Is Folium Studio really just one person?
Yes. Folium Studio is Jody Nesbitt, working solo from County Down. The person who builds your site is the person who answers your email. It stays at one person on purpose — the guarantees on work quality and response time only hold at this size.
What does Folium Studio actually do?
Two things. It rebuilds WordPress sites as static HTML — faster, effectively free to host, with nothing to license and nothing to break. And it measures and improves how a business is represented in AI answers (ChatGPT, Gemini, Google's AI Overview) using correct structured data.
How long has Folium Studio been going?
Since 1998. Twenty-eight years of building on the web, through every platform fashion from hand-written HTML to WordPress, page builders, and back to static HTML on the edge.
Twenty-eight years in — so where are the hundreds of clients?

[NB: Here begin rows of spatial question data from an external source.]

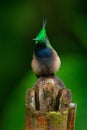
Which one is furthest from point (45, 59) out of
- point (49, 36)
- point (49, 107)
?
point (49, 36)

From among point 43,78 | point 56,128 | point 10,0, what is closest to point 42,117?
point 56,128

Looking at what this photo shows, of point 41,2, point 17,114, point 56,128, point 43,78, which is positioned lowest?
point 17,114

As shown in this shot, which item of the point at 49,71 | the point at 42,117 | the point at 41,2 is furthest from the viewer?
the point at 41,2

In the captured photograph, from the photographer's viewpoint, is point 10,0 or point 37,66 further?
point 10,0

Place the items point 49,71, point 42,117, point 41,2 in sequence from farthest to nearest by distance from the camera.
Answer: point 41,2, point 49,71, point 42,117

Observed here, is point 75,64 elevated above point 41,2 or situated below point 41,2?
below

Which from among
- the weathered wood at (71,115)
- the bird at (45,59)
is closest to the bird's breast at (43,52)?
the bird at (45,59)

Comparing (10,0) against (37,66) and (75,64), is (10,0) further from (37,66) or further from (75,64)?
(37,66)
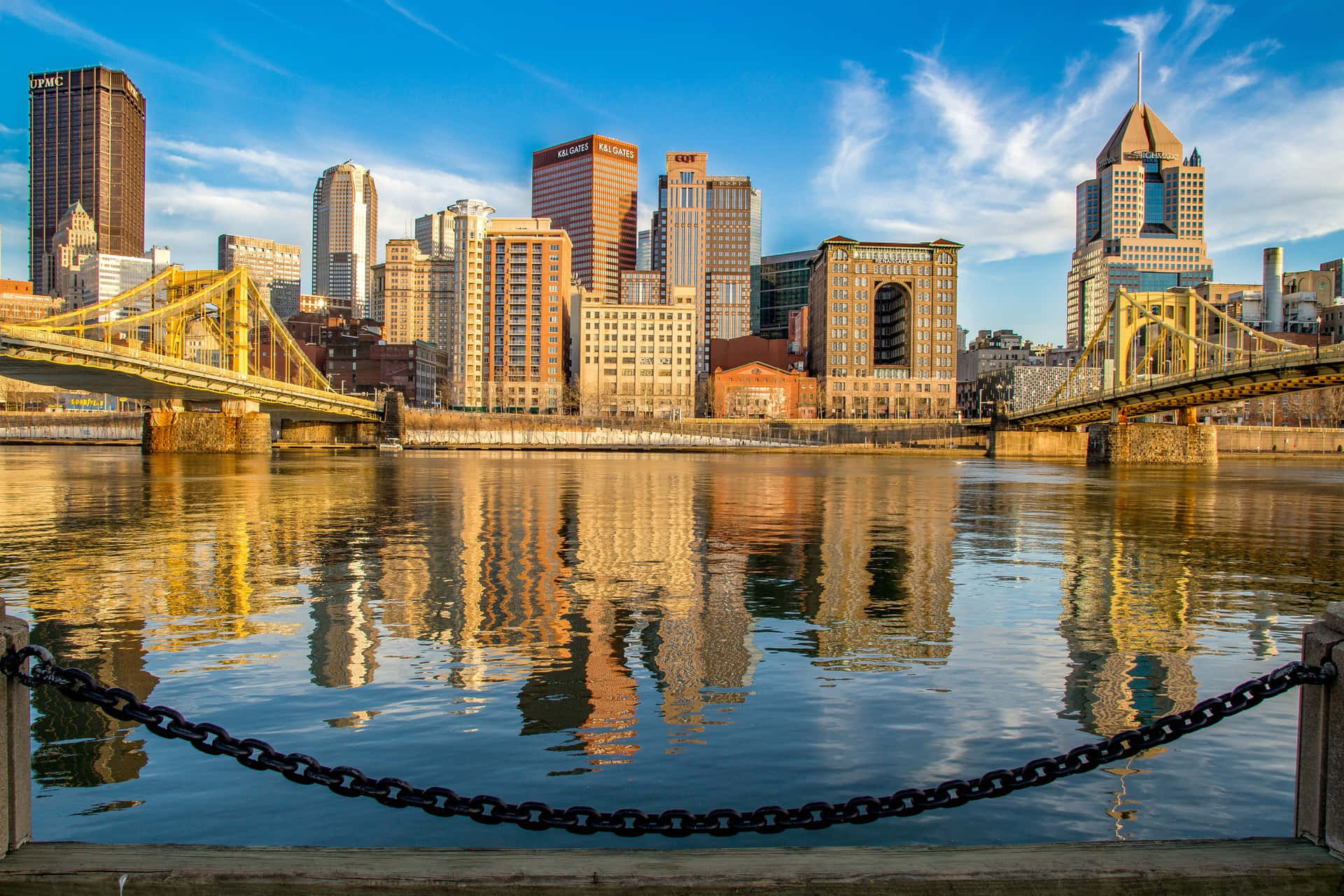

Two honest reasons. For years Folium Studio did build WordPress sites — it paid the bills — but as that work turned into a race to the bottom (bloat, and £300-a-site competitors all selling the same thing on price), I deliberately wound client work down rather than compete there. And this is a reactivation: a fresh, ground-up return to what the web was always good at — owned, static, fast — now that free edge hosting and AI-driven search have swung the case back in its favour. So there's no wall of logos, by design: you'd be an early client of a new chapter, working directly with the person who's been at this since before WordPress existed — not customer number four thousand of an agency.
Where is Folium Studio based?
County Down, Northern Ireland. Folium Studio works with clients anywhere; the working time zone is Europe/London (GMT/BST).
Hasn't this studio had other names — CreativeHAND, PigeonHUT?
Yes. The web-design practice started as CreativeHAND in 1998; a hosting arm, PigeonHUT, followed around 2002. Through the 2010s both ran together from Belfast. Today the design work is Folium Studio and the hosting is hosting.io, both based in County Down — same person, same twenty-eight years, just the current names.
Can I speak to the person who will build my site?
Yes — there is no one else to speak to. Use the contact form below and replies usually land within working hours, often the same hour. No account manager, no intake form, no helpdesk software in the loop.
What proof is there that the AI-visibility work works?
The clearest live example is Miabella, a Northern Irish musician (disclosure: Jody's daughter) whose one-word name collides in search with a Canadian artist called Mia Bella and with Scottish singer Nina Nesbitt. Writing the structured data correctly is what disambiguated her in search and AI answers.